Gestern Abend war es bereits zu dunkel gewesen, und so hatte Marcus erst jetzt Gelegenheit, sich umzuschauen.

Die Zelte der Gaukler waren so angeordnet, dass sich in ihrer Mitte ein nahezu halbrunder Platz ergab. Dort saßen die Spielleute um eine Feuergrube und scherzten miteinander. Die abendliche Störung durch den Legaten des Erzbischofs hatte ihrer guten Stimmung offensichtlich keinen nachhaltigen Abbruch getan. Dies war anscheinend eine Situation gewesen, der sie, in der einen oder anderen Form, immer wieder begegneten. Die meisten Gaukler hatten sich damit abgefunden, dass sie am Rande der Gesellschaft standen, und so ertrugen sie Mal für Mal die übelsten Anfeindungen – besonders seitens des Klerus. In den Augen der Kirche waren sie Vaganten und somit entlaufenen Mönchen und streunenden Nonnen gleichzusetzen.

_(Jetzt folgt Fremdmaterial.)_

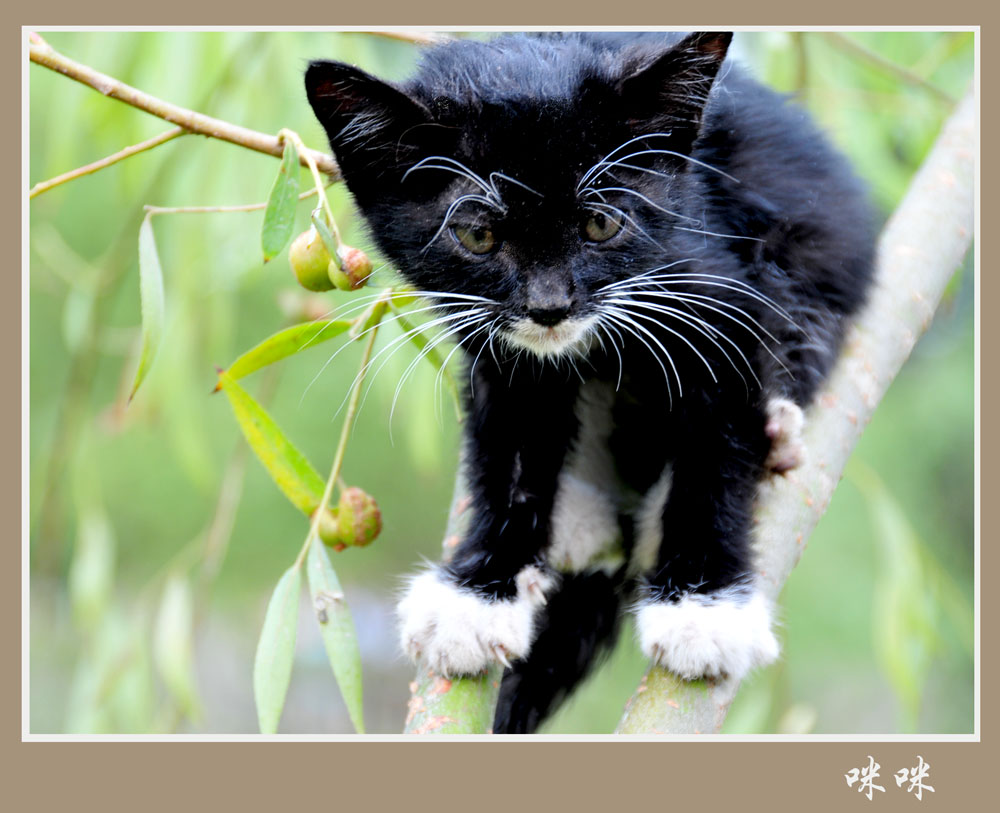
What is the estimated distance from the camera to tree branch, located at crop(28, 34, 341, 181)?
62.9 inches

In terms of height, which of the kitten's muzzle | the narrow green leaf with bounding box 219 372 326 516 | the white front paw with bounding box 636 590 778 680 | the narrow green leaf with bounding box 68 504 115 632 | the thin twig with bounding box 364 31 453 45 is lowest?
the narrow green leaf with bounding box 68 504 115 632

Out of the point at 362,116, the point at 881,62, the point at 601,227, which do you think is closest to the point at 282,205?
the point at 362,116

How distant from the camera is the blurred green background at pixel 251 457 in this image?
240 centimetres

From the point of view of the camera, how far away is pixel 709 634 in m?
1.70

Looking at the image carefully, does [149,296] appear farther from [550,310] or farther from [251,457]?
[251,457]

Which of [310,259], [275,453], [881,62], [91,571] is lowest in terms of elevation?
[91,571]

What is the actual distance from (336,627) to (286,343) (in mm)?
498

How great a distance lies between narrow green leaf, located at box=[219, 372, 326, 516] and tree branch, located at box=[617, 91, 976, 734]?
2.16 ft

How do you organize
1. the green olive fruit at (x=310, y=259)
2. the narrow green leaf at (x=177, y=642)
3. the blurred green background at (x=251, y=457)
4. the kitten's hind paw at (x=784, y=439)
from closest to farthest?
the green olive fruit at (x=310, y=259), the kitten's hind paw at (x=784, y=439), the narrow green leaf at (x=177, y=642), the blurred green background at (x=251, y=457)

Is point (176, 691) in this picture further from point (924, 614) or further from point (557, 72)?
point (924, 614)

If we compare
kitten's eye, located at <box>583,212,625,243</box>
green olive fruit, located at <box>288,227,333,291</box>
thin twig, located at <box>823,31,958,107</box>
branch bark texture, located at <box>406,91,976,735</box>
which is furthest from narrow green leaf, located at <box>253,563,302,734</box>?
thin twig, located at <box>823,31,958,107</box>

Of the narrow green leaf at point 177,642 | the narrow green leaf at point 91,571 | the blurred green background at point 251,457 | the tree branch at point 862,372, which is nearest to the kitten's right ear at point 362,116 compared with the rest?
the blurred green background at point 251,457

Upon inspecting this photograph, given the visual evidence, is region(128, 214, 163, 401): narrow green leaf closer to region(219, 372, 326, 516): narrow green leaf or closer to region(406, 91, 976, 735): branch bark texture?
region(219, 372, 326, 516): narrow green leaf

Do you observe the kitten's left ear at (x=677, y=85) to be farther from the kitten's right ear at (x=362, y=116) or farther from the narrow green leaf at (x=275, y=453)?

Marcus schaute sich weiter um. An der geraden Seite des Halbrundes entdeckte er das mit Abstand größte Zelt, hinter dem sich die improvisierte Bühne befinden musste. Direkt gegenüber stand ein großer Holzkarren. Ein Ochse oder gar ein Pferd, das ihn hätte ziehen können, war weit und breit nicht zu sehen. So ordentlich die Zelte auch angeordnet waren, so unordentlich wirkte das sonstige Lager. Überall standen Truhen und Kisten, lagen Leinensäcke und Stangen verstreut. Dort hinten schien das Nachtlager van der Keuls zu sein, denn vor dessen Eingang lagen unzählige Bälle und Keulen achtlos herum. Daneben war in etwa drei, vier Ellen Höhe ein Seil in der Art gespannt, wie Marcus es auf dem Neusser Jahrmarkt einmal gesehen hatte. Ein Mann mit verschiedenfarbigen Beinlingen war hinaufgestiegen und von der einen zur anderen Seite balanciert, während er mit drei brennenden Keulen jongliert hatte. Hier diente das Seil nur zum Trocknen der Wäschestücke – zumindest für den Moment. Einige Tücher und fadenscheinige Tuniken flatterten lustig im Wind. Nur der Platz vor einem kleinen Zelt fiel durch seine Aufgeräumtheit auf. Marcus war überzeugt, dass dies Pattys Schlafstätte sein musste.

Langsam ging er auf die Gruppe zu und spürte dabei unter seinen Füßen, dass der Boden morastig war. Ganz in der Nähe musste ein Flusslauf oder etwas Ähnliches sein. Sicherlich hatte man ihnen einen Platz flussabwärts zugewiesen, sodass der gesamte Unrat des Lagers an ihnen vorbeischwamm. Es war nicht das beste Fleckchen Erde, doch wahrscheinlich mussten die Gaukler froh sein, überhaupt hier lagern zu dürfen.

Marcus blieb stehen und schaute hinunter auf seine durchnässten Bundschuhe.

»Komm schon!« Patty stand bei den anderen und winkte ihn herüber. Etwas schüchtern folgte er ihrer Aufforderung.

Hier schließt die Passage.